Etsy looks like a staggering bargain at roughly 20 times Wall Street’s forward earnings estimates.
Another special growth stock you’ll almost certainly regret not buying the dip is Biotechnology company Novax (NVAX 17.46%)While Novavax missed some well-known low-hanging fruit in developed markets by delaying filing for emergency use authorization for its COVID-19 vaccine in some key markets last year, the company appears poised to capitalize on its lead vaccine and other pipeline developments.
Novavax COVID-19 vaccine NVX-CoV2373 has many competitive advantages. For example, it is a protein-based vaccine, not a messenger RNA-based vaccine. This has the potential to encourage COVID-19 vaccine holders to get vaccinated.
What’s more, it’s one of only three COVID-19 vaccines in the world Reaching the elusive 90% threshold for vaccine efficacy (VE). Such a high VE should make Novavax the main product for booster injections in developed countries, as well as initial vaccinations in emerging markets.

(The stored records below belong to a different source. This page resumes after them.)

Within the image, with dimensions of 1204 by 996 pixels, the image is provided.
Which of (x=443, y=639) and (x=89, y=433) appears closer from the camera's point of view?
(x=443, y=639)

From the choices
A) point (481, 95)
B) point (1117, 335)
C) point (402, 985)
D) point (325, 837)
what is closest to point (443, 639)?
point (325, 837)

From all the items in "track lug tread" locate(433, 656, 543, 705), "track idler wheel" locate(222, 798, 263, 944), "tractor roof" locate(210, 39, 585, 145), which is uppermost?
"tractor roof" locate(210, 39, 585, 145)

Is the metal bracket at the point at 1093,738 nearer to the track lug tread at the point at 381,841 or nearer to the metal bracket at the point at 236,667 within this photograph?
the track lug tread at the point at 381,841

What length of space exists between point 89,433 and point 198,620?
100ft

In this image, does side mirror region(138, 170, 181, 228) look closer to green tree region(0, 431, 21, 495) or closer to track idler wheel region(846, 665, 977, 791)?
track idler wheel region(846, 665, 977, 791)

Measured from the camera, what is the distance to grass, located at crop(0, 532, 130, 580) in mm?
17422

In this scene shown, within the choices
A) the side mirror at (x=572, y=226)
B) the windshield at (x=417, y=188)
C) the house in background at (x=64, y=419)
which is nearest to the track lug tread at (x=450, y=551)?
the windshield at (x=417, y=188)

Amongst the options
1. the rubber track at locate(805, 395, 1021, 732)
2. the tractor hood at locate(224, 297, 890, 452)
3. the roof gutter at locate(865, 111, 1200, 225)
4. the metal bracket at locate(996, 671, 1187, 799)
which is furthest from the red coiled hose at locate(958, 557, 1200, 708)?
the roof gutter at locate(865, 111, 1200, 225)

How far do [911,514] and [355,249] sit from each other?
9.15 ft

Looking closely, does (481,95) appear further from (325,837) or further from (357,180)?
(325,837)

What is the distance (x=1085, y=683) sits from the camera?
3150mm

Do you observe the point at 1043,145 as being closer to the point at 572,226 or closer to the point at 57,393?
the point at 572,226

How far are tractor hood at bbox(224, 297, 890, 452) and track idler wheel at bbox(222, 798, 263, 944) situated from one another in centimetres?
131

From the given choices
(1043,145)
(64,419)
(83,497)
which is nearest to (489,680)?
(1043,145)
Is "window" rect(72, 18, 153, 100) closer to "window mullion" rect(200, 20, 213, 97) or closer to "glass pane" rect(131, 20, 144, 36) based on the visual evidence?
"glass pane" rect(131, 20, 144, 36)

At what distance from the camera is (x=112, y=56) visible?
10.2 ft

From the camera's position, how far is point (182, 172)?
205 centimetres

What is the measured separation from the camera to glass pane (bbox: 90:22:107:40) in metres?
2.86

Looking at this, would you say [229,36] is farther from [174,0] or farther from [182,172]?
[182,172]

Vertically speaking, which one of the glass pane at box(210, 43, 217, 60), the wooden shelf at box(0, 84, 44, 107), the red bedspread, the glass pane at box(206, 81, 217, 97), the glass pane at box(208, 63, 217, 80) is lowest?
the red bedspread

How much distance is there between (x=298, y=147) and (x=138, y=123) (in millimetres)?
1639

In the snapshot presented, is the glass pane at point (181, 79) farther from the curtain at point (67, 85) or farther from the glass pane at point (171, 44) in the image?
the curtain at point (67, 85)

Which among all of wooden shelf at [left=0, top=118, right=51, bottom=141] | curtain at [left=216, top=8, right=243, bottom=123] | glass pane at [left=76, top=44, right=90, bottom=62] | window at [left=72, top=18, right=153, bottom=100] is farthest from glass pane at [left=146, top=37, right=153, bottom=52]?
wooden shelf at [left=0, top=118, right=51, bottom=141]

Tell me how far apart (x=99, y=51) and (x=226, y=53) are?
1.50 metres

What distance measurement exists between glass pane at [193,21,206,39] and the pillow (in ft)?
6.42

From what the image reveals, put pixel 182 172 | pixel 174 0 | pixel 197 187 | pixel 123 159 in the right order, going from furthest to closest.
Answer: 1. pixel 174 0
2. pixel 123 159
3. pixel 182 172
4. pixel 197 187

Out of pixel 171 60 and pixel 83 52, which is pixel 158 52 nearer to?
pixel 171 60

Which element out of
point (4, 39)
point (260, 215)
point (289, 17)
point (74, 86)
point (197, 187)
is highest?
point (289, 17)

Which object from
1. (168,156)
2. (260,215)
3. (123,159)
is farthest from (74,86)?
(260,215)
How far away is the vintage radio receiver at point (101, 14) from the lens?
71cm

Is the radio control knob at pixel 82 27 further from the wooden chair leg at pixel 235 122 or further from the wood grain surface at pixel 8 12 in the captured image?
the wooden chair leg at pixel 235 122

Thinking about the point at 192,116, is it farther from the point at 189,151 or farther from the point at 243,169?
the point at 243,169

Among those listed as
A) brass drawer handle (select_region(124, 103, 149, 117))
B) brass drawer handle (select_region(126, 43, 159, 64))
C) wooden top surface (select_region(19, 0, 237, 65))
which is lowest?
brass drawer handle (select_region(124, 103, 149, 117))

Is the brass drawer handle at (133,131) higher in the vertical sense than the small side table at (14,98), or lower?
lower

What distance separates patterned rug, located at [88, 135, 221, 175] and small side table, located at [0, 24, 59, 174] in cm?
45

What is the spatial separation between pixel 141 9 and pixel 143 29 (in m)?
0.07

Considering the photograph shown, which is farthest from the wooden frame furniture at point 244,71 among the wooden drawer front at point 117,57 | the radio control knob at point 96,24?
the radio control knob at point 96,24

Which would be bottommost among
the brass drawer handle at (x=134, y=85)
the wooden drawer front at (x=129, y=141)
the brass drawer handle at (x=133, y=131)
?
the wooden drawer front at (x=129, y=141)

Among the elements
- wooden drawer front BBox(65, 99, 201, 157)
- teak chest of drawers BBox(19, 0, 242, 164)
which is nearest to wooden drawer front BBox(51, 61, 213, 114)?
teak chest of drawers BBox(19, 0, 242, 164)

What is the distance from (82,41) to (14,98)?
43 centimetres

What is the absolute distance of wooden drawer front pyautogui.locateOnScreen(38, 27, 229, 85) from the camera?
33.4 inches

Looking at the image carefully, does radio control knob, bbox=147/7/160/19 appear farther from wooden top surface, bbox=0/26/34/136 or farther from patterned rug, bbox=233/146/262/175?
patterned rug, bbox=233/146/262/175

equally intriguing is a potential advantage of Novavax in developing combination vaccines such as influenza and COVID-19.While Novavax lags behind rivals in bringing its COVID-19 vaccine to market, it may be the first (if not This First) bring the combination vaccine to pharmacy shelves.
You can buy Novavax shares for just over twice Wall Street’s expected 2022 earnings.
The third growth stock you’ll regret not snapping up on the Nasdaq’s bear market dip is a data mining company Palantir Technology (PLTR 5.86%)Despite its previous nosebleed multiples on sales and adjusted earnings — Palantir’s stock is down more than 80% from its all-time high — it has all the necessary tools to make patient investors richer.
What makes Palantir such an attractive stock is that no other company can offer the scale of the solution it can.its artificial intelligence– The powered Gotham platform serves government entities and facilitates missions and data aggregation. At the same time, its Foundry platform helps enterprise customers understand their data to simplify their operations.
Gotham has been a driving force for Palantir for the past few years. Large government contract wins, which typically last four to five years, drive 40% (or more) annual sales growth. But go forward, OEM is the golden ticket for companies to get rich. Gotham has a tangible ceiling (ie, Palantir allows only so many government entities to use its solutions globally), and Foundry’s potential is just the tip of the iceberg.
Palantir is a company that provides consistent sales growth of 25% to 30% per year. There is simply no substitute for the services it can provide.
us marijuana stocks is another area where you’ll find exceptional growth at incredible value – and if you don’t buy at those prices, you’ll probably blame yourself. The name to consider now is the polymorphic operator (MSO) Cresco Laboratories (CRLBF -2.35%).
The big problem for U.S. marijuana stocks is overcoming the lack of reform at the federal level. Marijuana is widely expected to be legalized (or at least expected to have banking reforms) with Democrats in control of Congress. While none of this has come to pass, three-quarters of states have approved weeding in some way, including 18 that allow adult consumption and/or retail sale. Even if the federal government fails to pass marijuana reform, Cresco Labs has plenty of organic opportunities.
Like most MSOs, Cresco has a thriving retail business. As of the end of March, the company had 50 operating pharmacies, Announce acquisition plan MSO Columbia Nursing (CCHWF 0.52%) in an all-stock transaction. Assuming the deal closes, Columbia Care’s acquisition growth strategy should give Cresco a sizable retail footprint.
But what really sets Cresco apart from other MSOs is its Industry-leading wholesale businessAlthough wholesale marijuana has lower profit margins than retail, Cresco has more than 575 dispensaries in California, the nation’s largest weed market, giving it the volume it needs to make wholesale lucrative.
Expect Cresco Labs to maintain double-digit annual sales growth for years to come.